Солнце в то лето будто сошло с ума, по мне тек пот, а внутри росло раздражение, глухое, как октябрьская ночь, и болезненно требующее выхода, словно перезревший фурункул.
Юля была потомком заносчивых польских шляхтичей.
Все эти дни, не в первый раз уже, она молча терпела мой "MODUS OPERANDI", но вот сегодня не выдержала.
- Быдло, скотина, алкоголик, животное….
- Но….
- С отмазкой - я, мол, поэт, художник и весь этот ваш буржуйский мир - в рот имел.
Что ты имел? Кто ты такой? Люмпен, урла и гопник….
Уютно приткнувшись со своей "Охотой" в кресле, ножки которого заменял пластмассовый пивной ящик, я внимательно слушал, не перебивая. За два года "совместного ведения хозяйства" это был первая откровенность с ее стороны. Да еще какая!

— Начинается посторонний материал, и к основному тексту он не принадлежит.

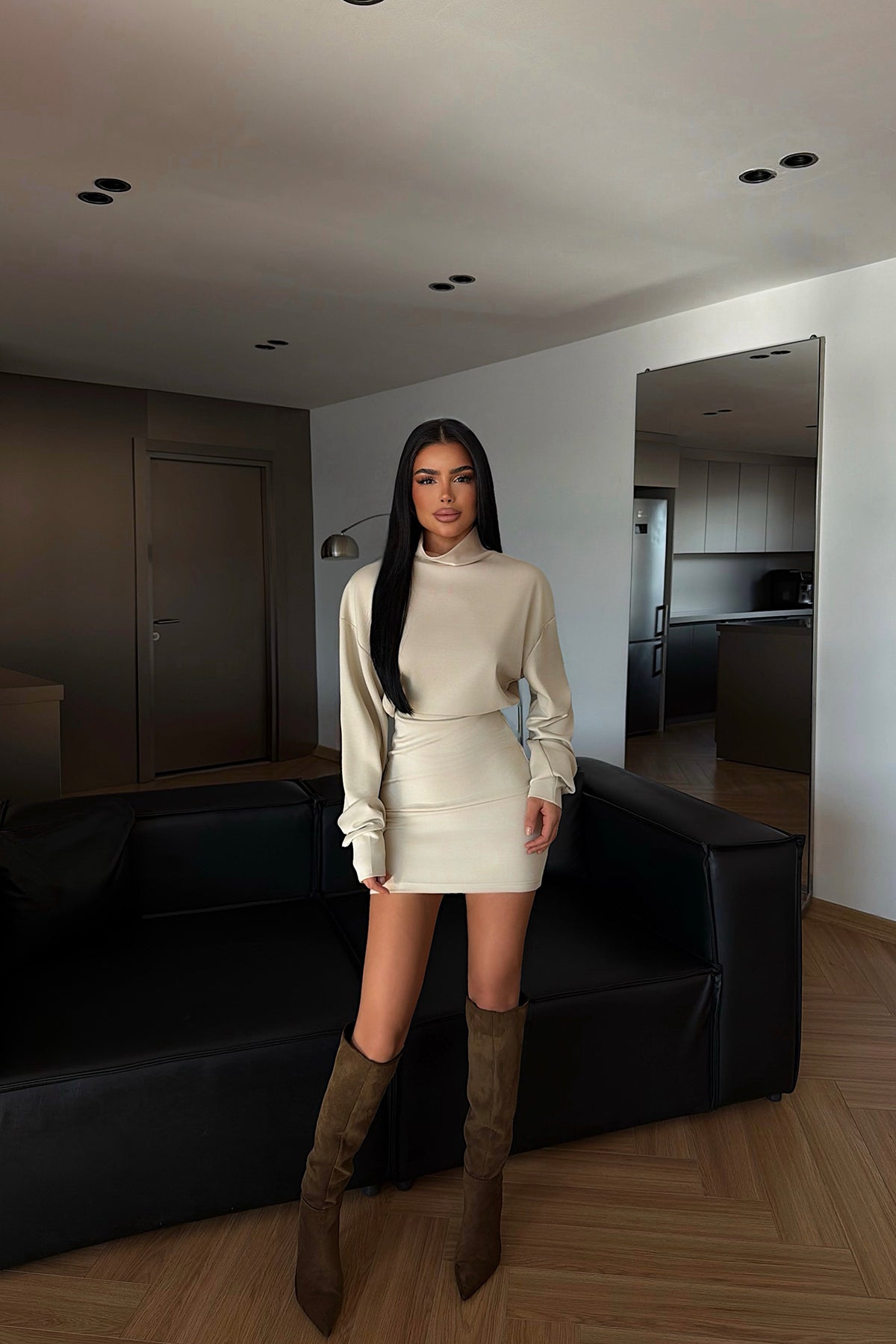 Krem Liora Dik Yaka Mini Elbise ATE-4326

- Друзья твои - пэтэушники и такие же скоты, как ты - уголовники, мнящие себя чуть ли не совестью нации.
Вдохновленная моим молчанием она заводилась все сильнее.
- И революция ваша, про которую все ваши разговоры, картинки, стишки - такая же революция быдла, как в 17-ом.

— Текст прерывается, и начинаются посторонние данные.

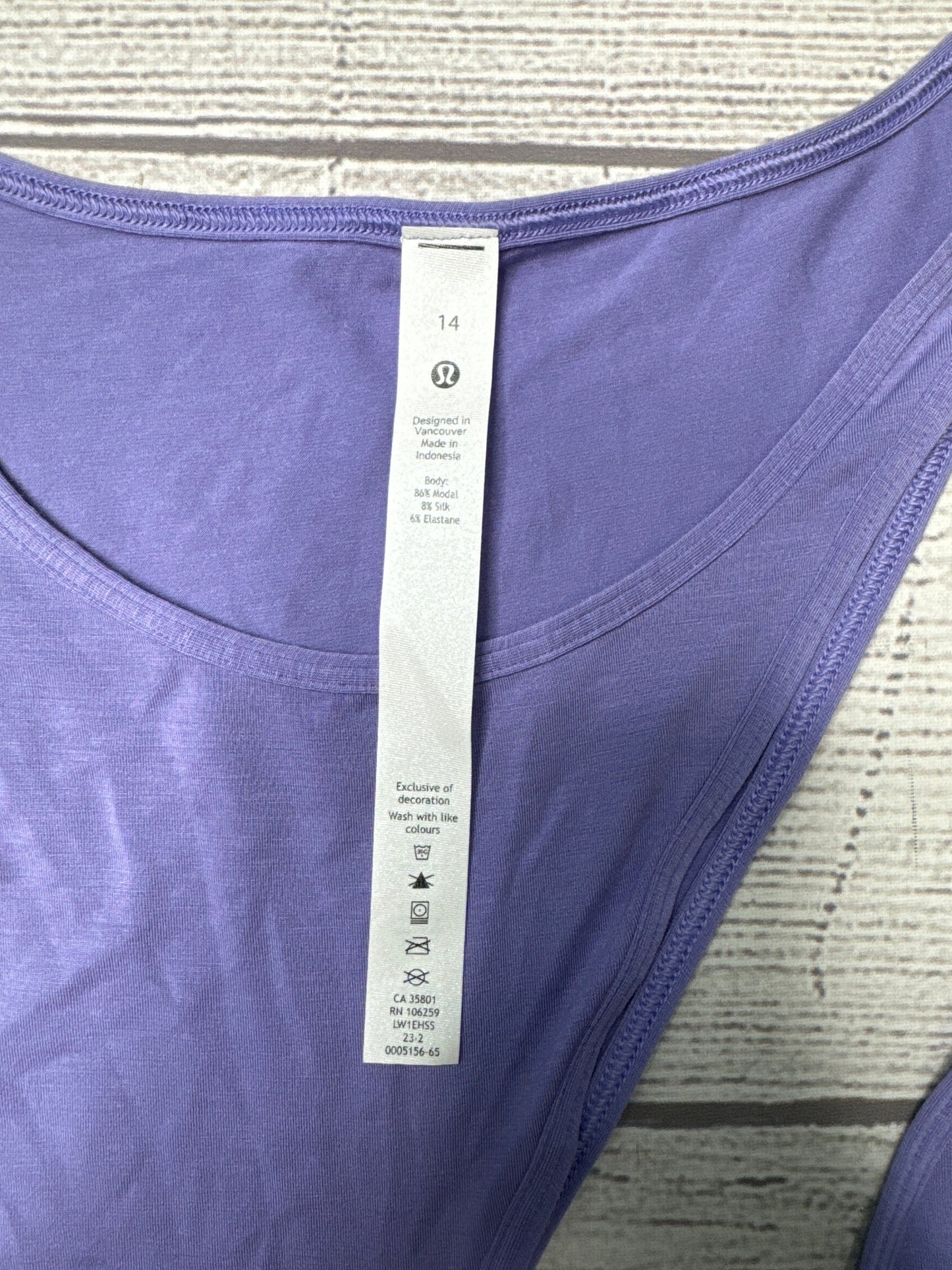 Athletic Tank Top By Lululemon In Purple, Size: L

Я неторопливо отхлебывал пиво и молчал.
Солнце жарило, сквозь немытое окно, спину и затылок, магнитофон напевал голосом Леонарда Коэна "Dancing to the End of Love", жизнь была хороша, если бы не жара и эта породистая сучка, выделывающаяся передо мной.
- А революции вашей не будет, не будет никогда!
Я продолжал молчать, ожидая, чем же все это кончится. Она тоже помолчала, исчерпав, видимо, запас не совсем дворянских выражений. Присела на табуретку и вдруг, привалившись к плите, тихо и вкрадчиво произнесла:
- Но ты ведь любишь меня, я знаю - любишь…. вот если завтра случится эта ваша р е в о о л ю ц и я (так и произнесла - с дворянским своим отвращением и брезгливостью), что ты со мной делать будешь?
- Расстреляю, - улыбнулся я, допивая свою "Охоту".